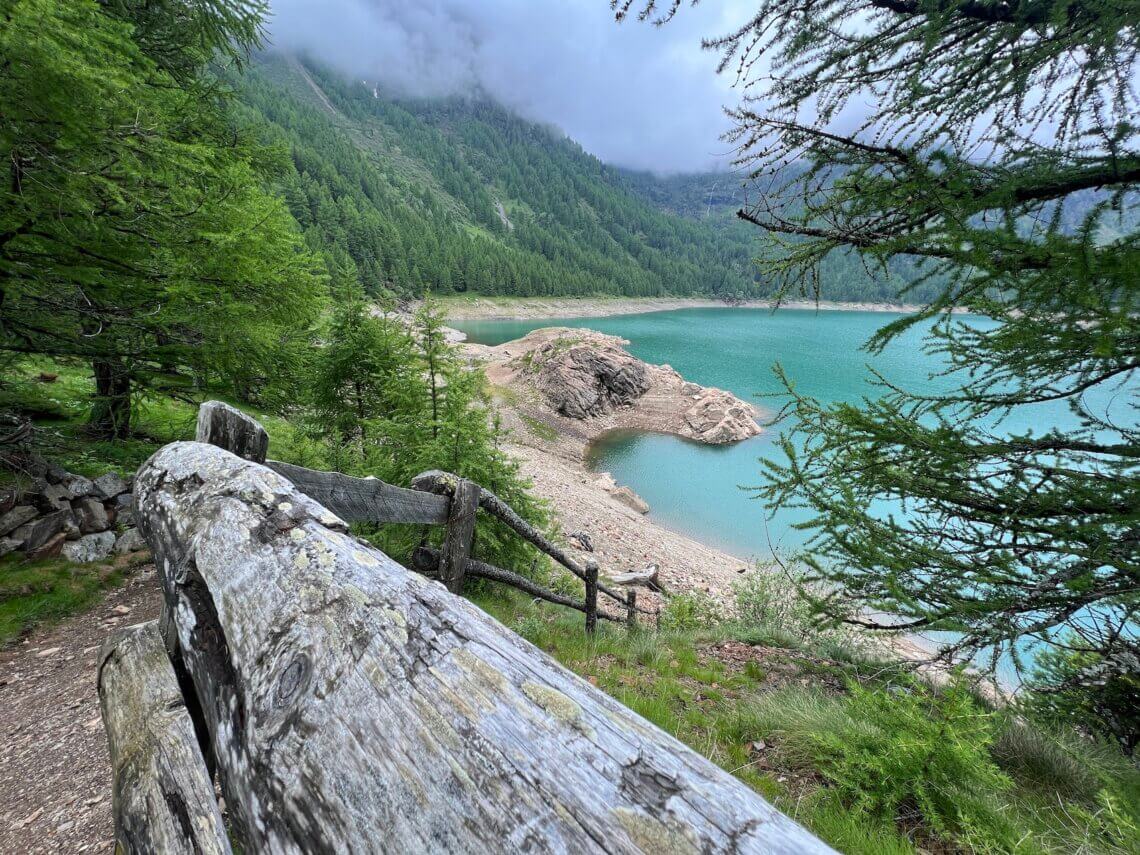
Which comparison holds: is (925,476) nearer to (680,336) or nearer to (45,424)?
(45,424)

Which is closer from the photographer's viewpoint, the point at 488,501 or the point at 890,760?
the point at 890,760

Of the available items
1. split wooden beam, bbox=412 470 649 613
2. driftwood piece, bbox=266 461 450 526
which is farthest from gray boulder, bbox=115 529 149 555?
driftwood piece, bbox=266 461 450 526

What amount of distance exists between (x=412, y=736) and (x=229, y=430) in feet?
7.49

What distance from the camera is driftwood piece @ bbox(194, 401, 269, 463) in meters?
2.52

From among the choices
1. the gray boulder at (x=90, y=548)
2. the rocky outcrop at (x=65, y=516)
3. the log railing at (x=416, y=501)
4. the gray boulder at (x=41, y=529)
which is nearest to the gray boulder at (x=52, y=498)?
the rocky outcrop at (x=65, y=516)

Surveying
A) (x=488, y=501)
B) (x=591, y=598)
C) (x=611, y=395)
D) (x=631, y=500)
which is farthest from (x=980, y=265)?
(x=611, y=395)

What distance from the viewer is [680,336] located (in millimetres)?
78812

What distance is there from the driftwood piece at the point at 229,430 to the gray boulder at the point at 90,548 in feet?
17.2

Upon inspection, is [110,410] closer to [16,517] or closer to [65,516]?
[65,516]

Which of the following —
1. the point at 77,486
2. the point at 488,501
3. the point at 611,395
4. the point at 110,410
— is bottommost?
the point at 611,395

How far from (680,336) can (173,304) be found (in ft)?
255

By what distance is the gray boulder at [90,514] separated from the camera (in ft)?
19.7

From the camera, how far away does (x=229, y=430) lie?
258cm

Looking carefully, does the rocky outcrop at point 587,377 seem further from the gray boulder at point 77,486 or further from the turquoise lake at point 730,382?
the gray boulder at point 77,486
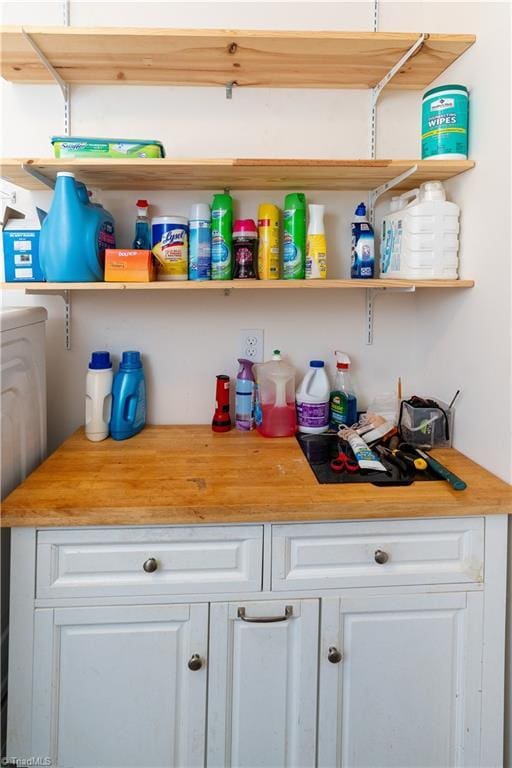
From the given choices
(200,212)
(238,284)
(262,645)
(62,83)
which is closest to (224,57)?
(200,212)

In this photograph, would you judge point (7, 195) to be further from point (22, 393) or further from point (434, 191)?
point (434, 191)

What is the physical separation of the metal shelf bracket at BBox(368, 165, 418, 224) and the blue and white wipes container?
0.09m

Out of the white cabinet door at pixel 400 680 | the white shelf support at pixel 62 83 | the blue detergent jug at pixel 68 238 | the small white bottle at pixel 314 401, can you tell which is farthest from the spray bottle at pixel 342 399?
the white shelf support at pixel 62 83

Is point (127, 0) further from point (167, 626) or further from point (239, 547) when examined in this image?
point (167, 626)

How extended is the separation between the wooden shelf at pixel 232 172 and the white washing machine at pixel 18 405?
0.42m

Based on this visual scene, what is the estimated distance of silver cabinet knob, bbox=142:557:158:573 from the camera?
103 cm

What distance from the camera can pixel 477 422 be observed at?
128cm

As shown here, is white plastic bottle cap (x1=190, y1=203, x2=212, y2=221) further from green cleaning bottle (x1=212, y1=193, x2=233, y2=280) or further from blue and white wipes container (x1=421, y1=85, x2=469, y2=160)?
blue and white wipes container (x1=421, y1=85, x2=469, y2=160)

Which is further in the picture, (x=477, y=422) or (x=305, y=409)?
(x=305, y=409)

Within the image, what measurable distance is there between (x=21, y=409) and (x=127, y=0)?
136 centimetres

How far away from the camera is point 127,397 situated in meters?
1.47

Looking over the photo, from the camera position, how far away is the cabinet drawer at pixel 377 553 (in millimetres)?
1073

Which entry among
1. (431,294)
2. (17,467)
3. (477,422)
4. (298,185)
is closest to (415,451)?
(477,422)

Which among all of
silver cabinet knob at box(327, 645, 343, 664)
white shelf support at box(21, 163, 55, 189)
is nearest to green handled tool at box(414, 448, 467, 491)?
silver cabinet knob at box(327, 645, 343, 664)
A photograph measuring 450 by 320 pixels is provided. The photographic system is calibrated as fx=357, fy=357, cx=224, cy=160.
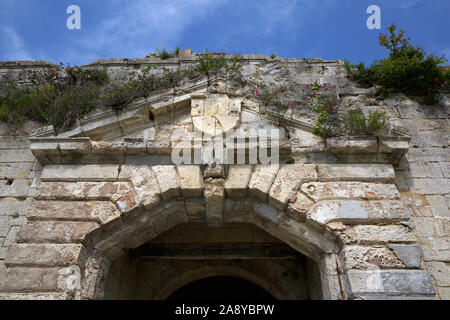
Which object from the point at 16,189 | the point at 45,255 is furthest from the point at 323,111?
the point at 16,189

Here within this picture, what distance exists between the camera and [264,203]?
12.9 feet

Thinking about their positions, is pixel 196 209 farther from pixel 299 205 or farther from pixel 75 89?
pixel 75 89

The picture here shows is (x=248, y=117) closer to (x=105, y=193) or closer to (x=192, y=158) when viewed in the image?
(x=192, y=158)

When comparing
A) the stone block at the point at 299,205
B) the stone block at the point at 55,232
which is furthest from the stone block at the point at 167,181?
the stone block at the point at 299,205

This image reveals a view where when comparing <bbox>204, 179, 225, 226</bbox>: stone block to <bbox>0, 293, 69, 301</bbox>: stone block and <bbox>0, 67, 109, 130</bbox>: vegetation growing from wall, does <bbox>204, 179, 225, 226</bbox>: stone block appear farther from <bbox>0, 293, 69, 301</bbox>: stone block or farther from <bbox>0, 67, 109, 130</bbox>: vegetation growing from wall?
<bbox>0, 67, 109, 130</bbox>: vegetation growing from wall

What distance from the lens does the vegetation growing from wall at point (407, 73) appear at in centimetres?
494

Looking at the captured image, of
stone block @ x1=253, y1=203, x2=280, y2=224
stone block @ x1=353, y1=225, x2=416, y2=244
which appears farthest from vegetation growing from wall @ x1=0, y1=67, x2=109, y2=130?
stone block @ x1=353, y1=225, x2=416, y2=244

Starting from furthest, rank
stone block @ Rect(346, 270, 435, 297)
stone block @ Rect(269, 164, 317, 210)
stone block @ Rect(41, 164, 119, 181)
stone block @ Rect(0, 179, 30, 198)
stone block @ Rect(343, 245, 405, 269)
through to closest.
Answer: stone block @ Rect(0, 179, 30, 198)
stone block @ Rect(41, 164, 119, 181)
stone block @ Rect(269, 164, 317, 210)
stone block @ Rect(343, 245, 405, 269)
stone block @ Rect(346, 270, 435, 297)

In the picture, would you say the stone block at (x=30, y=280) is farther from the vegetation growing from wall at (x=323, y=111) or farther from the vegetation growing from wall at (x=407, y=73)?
the vegetation growing from wall at (x=407, y=73)

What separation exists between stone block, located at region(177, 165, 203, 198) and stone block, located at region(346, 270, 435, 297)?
1.71 meters

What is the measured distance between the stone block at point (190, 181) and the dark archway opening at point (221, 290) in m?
2.43

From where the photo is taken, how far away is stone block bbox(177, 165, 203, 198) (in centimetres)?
384

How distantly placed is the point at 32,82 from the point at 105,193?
2683 mm

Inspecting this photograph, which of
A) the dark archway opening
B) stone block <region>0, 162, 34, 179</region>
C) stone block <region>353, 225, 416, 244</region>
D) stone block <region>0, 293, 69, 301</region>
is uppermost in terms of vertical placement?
stone block <region>0, 162, 34, 179</region>
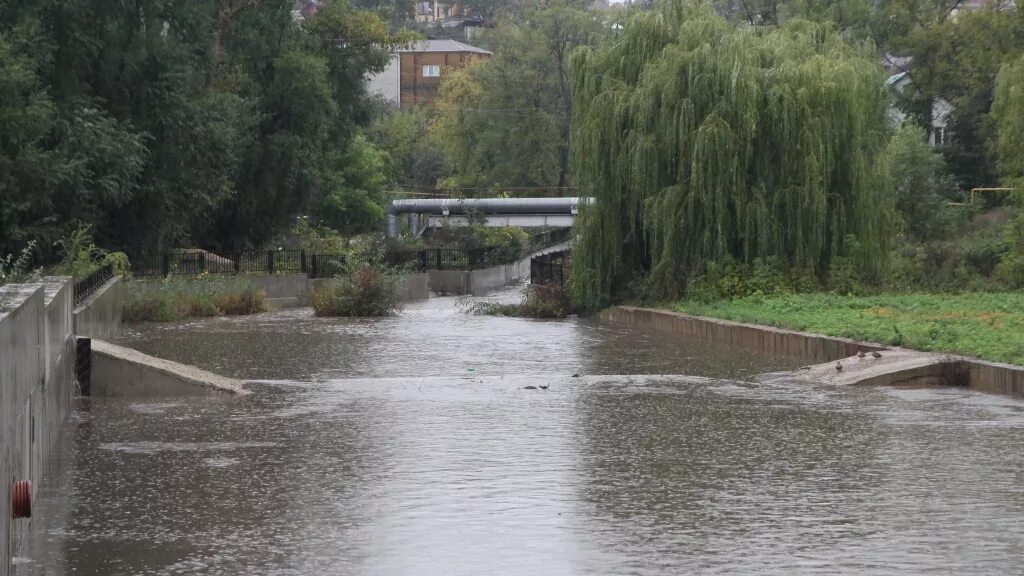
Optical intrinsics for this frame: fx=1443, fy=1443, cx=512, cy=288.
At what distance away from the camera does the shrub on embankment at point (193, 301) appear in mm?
31609

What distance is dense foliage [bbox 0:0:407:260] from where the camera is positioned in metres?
34.8

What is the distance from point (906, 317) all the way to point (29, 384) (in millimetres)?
15549

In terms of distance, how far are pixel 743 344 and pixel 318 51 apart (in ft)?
117

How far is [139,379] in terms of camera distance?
16.3 meters

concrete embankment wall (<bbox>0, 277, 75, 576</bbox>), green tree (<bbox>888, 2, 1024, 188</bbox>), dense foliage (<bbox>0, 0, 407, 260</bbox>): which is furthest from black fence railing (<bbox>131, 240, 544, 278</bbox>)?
concrete embankment wall (<bbox>0, 277, 75, 576</bbox>)

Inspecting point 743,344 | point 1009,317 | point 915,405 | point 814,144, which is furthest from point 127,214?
point 915,405

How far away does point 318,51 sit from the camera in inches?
Result: 2188

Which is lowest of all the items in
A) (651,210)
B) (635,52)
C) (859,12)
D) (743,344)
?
(743,344)

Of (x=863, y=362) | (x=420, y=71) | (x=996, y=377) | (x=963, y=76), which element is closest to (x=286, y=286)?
(x=863, y=362)

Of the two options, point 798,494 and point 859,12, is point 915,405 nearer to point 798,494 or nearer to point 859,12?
point 798,494

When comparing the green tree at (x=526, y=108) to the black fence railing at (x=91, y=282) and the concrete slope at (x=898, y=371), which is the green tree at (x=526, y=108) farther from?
the concrete slope at (x=898, y=371)

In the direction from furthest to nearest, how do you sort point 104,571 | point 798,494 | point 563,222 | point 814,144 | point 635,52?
point 563,222, point 635,52, point 814,144, point 798,494, point 104,571

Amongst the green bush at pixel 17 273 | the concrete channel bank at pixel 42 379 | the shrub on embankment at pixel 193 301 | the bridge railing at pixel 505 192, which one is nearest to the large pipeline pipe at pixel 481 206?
the bridge railing at pixel 505 192

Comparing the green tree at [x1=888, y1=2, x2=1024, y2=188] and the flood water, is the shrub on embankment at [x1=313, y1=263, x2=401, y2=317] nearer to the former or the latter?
the flood water
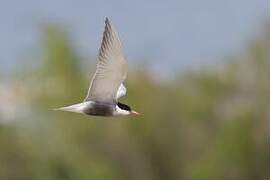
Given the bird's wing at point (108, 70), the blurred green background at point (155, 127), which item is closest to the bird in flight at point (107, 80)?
the bird's wing at point (108, 70)

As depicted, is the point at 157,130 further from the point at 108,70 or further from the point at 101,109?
the point at 101,109

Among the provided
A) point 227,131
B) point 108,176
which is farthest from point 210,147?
point 108,176

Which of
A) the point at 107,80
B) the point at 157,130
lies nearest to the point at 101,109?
the point at 107,80

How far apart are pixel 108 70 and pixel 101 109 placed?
259 millimetres

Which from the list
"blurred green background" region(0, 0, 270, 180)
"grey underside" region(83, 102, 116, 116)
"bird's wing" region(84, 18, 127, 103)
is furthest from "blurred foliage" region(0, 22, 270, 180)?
"grey underside" region(83, 102, 116, 116)

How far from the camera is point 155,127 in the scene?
19391 millimetres

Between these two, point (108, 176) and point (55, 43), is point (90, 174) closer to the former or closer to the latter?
point (108, 176)

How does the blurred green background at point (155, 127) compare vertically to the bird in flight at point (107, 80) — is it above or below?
below

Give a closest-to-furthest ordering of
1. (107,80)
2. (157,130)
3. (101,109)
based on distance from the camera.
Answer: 1. (101,109)
2. (107,80)
3. (157,130)

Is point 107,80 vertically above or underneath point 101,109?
above

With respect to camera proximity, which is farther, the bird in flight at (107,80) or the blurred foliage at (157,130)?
the blurred foliage at (157,130)

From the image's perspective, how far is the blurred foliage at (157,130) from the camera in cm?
1919

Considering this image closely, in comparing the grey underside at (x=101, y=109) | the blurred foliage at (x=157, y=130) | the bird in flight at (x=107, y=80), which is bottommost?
the blurred foliage at (x=157, y=130)

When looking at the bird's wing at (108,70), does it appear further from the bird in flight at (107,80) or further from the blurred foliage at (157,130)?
the blurred foliage at (157,130)
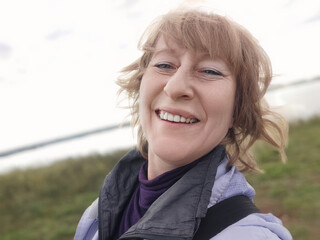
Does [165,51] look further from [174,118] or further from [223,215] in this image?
[223,215]

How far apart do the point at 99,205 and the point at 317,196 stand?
==*==
## Directive
Reproduce exactly and only the lines from the line that contains "Give a closest-to-furthest ordering of" to the end of the data above, both ends included. No pictures go in the copy.

## Expected output
Give a closest-to-furthest ordering of
1. (107,80)
2. (157,130)
3. (101,109)
based on distance from the camera.
Answer: 1. (101,109)
2. (107,80)
3. (157,130)

Is point 107,80 vertically above or underneath point 101,109?
above

With respect to camera proximity, which is farther, the bird in flight at (107,80) or the blurred foliage at (157,130)?
the blurred foliage at (157,130)

From the image's perspective, how far is the blurred foliage at (157,130) from the camera in cm?
1919

Considering this image closely, in comparing the grey underside at (x=101, y=109) | the blurred foliage at (x=157, y=130) | the bird in flight at (x=107, y=80), which is bottommost?
the blurred foliage at (x=157, y=130)

When looking at the bird's wing at (108,70), does it appear further from the bird in flight at (107,80) or further from the blurred foliage at (157,130)?
the blurred foliage at (157,130)
Does [165,51] look further from [174,118] or further from [223,215] in this image?
[223,215]

How far apart do the point at 99,205 and the point at 317,196 stand?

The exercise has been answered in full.